Ao defender a iniciativa, o relator destacou que o projeto não altera o enquadramento jurídico dos animais como propriedade, mas reconhece a dimensão afetiva envolvida nessas relações.
O objeto da matéria é plenamente defensável, tanto que [antes de chegar ao Plenário do Senado para votação] recebeu a compreensão positiva dos membros da Comissão de Constituição e Justiça [do Senado]."

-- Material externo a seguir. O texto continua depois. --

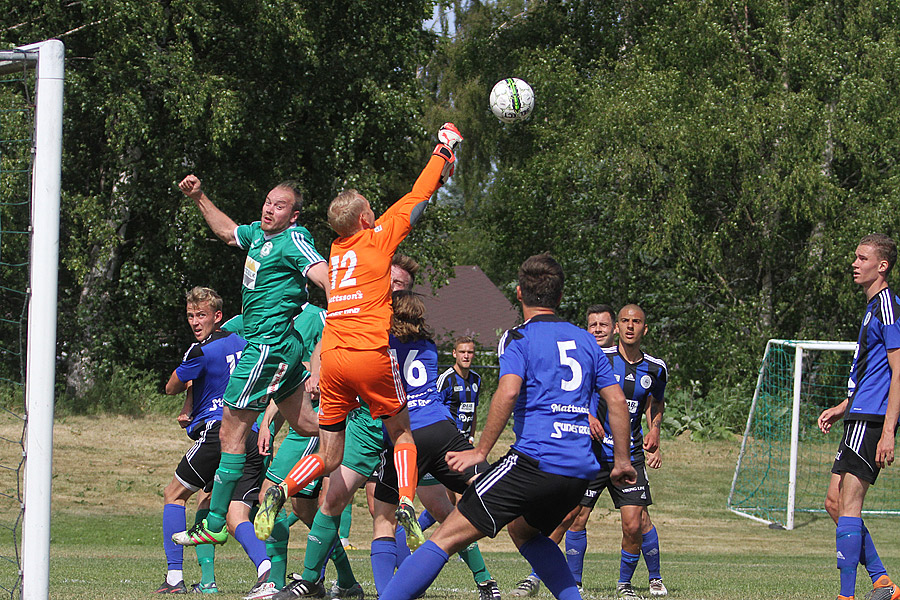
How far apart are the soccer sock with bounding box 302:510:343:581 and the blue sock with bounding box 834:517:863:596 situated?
3273mm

Pelo texto aprovado, caso não haja acordo entre os ex-companheiros, caberá ao Judiciário definir a forma de compartilhamento, levando em conta critérios como bem-estar do animal, condições de cuidado, ambiente adequado e disponibilidade de tempo de cada responsável. A regra vale para casos em que o pet tenha convivido majoritariamente com o casal, caracterizando propriedade comum.
A proposta também trata da divisão de custos. Despesas cotidianas, como alimentação e higiene, ficam sob responsabilidade de quem estiver com o animal no período. Já gastos como consultas veterinárias, medicamentos e eventuais internações deverão ser divididos entre as partes.
O projeto estabelece ainda restrições para a guarda compartilhada. Situações envolvendo violência doméstica, risco de agressão ou maus-tratos ao animal impedem esse tipo de divisão, transferindo a posse integral para a outra parte, sem direito a indenização ao responsável afastado.
Além disso, a perda da guarda pode ocorrer em casos de descumprimento reiterado das regras estabelecidas ou renúncia ao regime compartilhado. Nessas situações, o responsável também permanece obrigado a quitar eventuais débitos relacionados ao animal até a mudança definitiva da guarda.
A guarda compartilhada não é possível em casos de histórico ou risco de violência doméstica ou familiar, bem como de maus-tratos ao animal. Nessas situações, a posse e a propriedade serão transferidas para a outra parte — e o agressor não terá direito a indenização, além de responder por débitos pendentes até a extinção da guarda.
Além disso, o projeto elenca situações que podem levar à perda da posse, também sem direito a indenização e com responsabilidade pelos débitos pendentes até a data da perda. Uma delas ocorre quando a pessoa renuncia à guarda compartilhada. A outra ocorre quando há descumprimento imotivado e repetido dos termos da guarda compartilhada.
A mesma medida será aplicada se forem identificados maus-tratos ou violência doméstica ou familiar durante a guarda.